Während ihrer Reisen veröffentlichte sie zahlreiche Beiträge in Zeitschriften, vor allem in Deutschland, Japan (wo sie einige Zeit in der Deutschen Botschaft in Tokio arbeitete) und China (wo sie in Peking tätig war). An die in ihrer Geburtsstadt Celje erscheinende Zeitung Cillier Zeitung lieferte sie regelmäßig Eindrücke von ihren Erlebnissen. Nach ihrer Rückkehr nach Jugoslawien, hatte sie auf einen grandiosen Empfang gehofft – wurde aber diesbezüglich schwer enttäuscht. In Celje, ihrer Geburtsstadt ließ sie sich nieder. Dort veröffentlichte sie einige Gedichte und Romane.
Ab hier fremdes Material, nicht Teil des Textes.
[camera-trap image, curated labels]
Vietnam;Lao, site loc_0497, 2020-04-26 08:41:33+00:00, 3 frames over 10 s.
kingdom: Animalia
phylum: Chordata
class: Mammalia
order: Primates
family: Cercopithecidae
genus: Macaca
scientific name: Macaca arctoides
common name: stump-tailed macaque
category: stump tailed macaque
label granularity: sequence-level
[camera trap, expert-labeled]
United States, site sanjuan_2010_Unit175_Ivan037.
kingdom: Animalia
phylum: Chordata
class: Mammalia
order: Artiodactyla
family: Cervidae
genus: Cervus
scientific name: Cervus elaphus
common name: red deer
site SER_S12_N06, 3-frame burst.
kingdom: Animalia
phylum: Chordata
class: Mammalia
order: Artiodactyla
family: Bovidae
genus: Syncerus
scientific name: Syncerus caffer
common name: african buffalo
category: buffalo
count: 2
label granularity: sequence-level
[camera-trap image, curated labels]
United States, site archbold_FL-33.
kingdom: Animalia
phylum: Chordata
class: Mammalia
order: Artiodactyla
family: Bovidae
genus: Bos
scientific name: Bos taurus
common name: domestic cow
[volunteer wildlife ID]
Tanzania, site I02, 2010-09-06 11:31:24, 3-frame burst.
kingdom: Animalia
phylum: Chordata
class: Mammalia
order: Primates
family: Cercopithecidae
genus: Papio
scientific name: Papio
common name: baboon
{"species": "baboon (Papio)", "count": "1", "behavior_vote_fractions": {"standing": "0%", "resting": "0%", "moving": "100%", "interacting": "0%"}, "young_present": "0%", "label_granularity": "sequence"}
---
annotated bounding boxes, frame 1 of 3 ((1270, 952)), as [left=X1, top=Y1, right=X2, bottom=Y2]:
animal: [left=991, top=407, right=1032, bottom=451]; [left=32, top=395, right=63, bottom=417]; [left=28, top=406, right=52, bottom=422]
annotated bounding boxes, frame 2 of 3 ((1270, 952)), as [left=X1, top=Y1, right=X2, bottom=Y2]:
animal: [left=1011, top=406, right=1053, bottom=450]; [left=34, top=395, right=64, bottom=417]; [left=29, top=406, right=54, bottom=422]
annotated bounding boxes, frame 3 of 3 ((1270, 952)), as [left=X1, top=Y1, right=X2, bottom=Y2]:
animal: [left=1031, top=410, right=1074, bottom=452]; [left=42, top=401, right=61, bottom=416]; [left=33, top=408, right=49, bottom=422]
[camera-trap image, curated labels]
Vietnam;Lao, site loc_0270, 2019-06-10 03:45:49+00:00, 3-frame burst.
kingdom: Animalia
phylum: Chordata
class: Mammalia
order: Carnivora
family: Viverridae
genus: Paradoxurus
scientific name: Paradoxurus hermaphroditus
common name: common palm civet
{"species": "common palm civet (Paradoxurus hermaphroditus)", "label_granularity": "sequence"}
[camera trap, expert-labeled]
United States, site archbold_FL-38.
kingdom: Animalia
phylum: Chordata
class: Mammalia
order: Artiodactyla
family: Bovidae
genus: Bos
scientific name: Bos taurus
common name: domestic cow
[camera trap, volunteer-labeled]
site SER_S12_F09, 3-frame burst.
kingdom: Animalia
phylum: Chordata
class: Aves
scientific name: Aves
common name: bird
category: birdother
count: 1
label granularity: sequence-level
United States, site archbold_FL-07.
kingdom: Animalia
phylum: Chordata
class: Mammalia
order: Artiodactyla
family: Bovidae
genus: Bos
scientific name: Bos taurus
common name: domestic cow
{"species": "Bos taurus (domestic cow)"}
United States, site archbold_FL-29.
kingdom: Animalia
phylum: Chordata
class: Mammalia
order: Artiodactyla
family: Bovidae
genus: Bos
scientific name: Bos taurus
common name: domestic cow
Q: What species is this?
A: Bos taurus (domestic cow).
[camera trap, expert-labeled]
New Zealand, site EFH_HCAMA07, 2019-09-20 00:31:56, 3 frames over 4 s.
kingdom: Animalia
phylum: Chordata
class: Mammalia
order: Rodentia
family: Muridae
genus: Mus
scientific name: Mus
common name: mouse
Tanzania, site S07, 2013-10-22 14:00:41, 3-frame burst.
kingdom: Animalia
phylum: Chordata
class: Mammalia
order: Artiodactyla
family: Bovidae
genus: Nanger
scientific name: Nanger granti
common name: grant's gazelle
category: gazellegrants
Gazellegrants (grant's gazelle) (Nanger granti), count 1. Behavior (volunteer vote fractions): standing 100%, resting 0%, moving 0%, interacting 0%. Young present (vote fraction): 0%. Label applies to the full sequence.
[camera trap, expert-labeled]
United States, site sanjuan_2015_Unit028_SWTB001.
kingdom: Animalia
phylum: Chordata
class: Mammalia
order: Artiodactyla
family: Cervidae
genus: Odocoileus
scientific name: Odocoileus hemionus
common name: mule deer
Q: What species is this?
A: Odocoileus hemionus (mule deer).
Während der 1930er Jahre wurden Karlins Werke von verschiedenen Herausgebern auf den deutschsprachigen Markt gebracht. Als Autorin feierte sie große Erfolge und ihre Bücher, welche häufig auch ihre Weltreise zum Thema hatten, wurden in zahlreiche Sprachen übersetzt. Ihr Buch Windlichter des Todes beeindruckte die schwedische Schriftstellerin und Nobelpreisträgerin Selma Lagerlöf so sehr, dass sie Karlin für den Nobelpreis für Literatur nominierte.
Karlin hatte sich bereits früh gegen den Nationalsozialismus ausgesprochen, war aber auch antikommunistisch eingestellt. Nach dem Einmarsch der Wehrmacht 1941 wurde Alma Karlin von der Gestapo verhaftet und zunächst im Cillier Gefängnis Stari pisker, danach in Marburg an der Drau inhaftiert. Ihre Freundin Thea Gamelin erreichte durch ihre Beziehungen in Deutschland, dass Alma Karlin nicht in ein Konzentrationslager in Deutschland gebracht wurde. Sie kam wieder frei, weil der sie verhörende Offizier ihre Bücher liebte. Sie stand jedoch weiterhin unter Gestapo-Überwachung, der sie sich im Herbst 1944 entzog, indem sie sich zu Partisanen in der Weißkrain (historische Landschaft, Teil des Kronlandes Krain ein Teil der Österreichischen Monarchie) begab. Sie versuchte zu den Engländern in Italien zu gelangen, wurde jedoch von den Partisanen nur nach Dalmatien gelassen. Dort erlebte sie das Kriegsende und kehrte wieder nach Celje zurück, wo sie verarmt und vergessen 1950 infolge von Brustkrebs starb.
Unter den Nationalsozialisten wurden ihre Werke verboten und nach 1945 wurde sie als deutschsprachige Autorin von jugoslawischer Seite angefeindet und in weiterer Folge vergessen. Verantwortlich dafür, dass man von Alma Karlin nach dem Zweiten Weltkrieg fast nichts erfuhr, waren vor allem ideologische Vorurteile gegen alles, was mit deutscher bzw. deutsch-österreichischer Kultur in Slowenien zu tun hatte. Da Alma Karlin auf Deutsch schrieb und man in ihrer Familie deutsch sprach, geriet sie daher automatisch unter diesen ideologischen Bann. Erst seit wenigen Jahren wird ihr Werk in und außerhalb Sloweniens wiederentdeckt.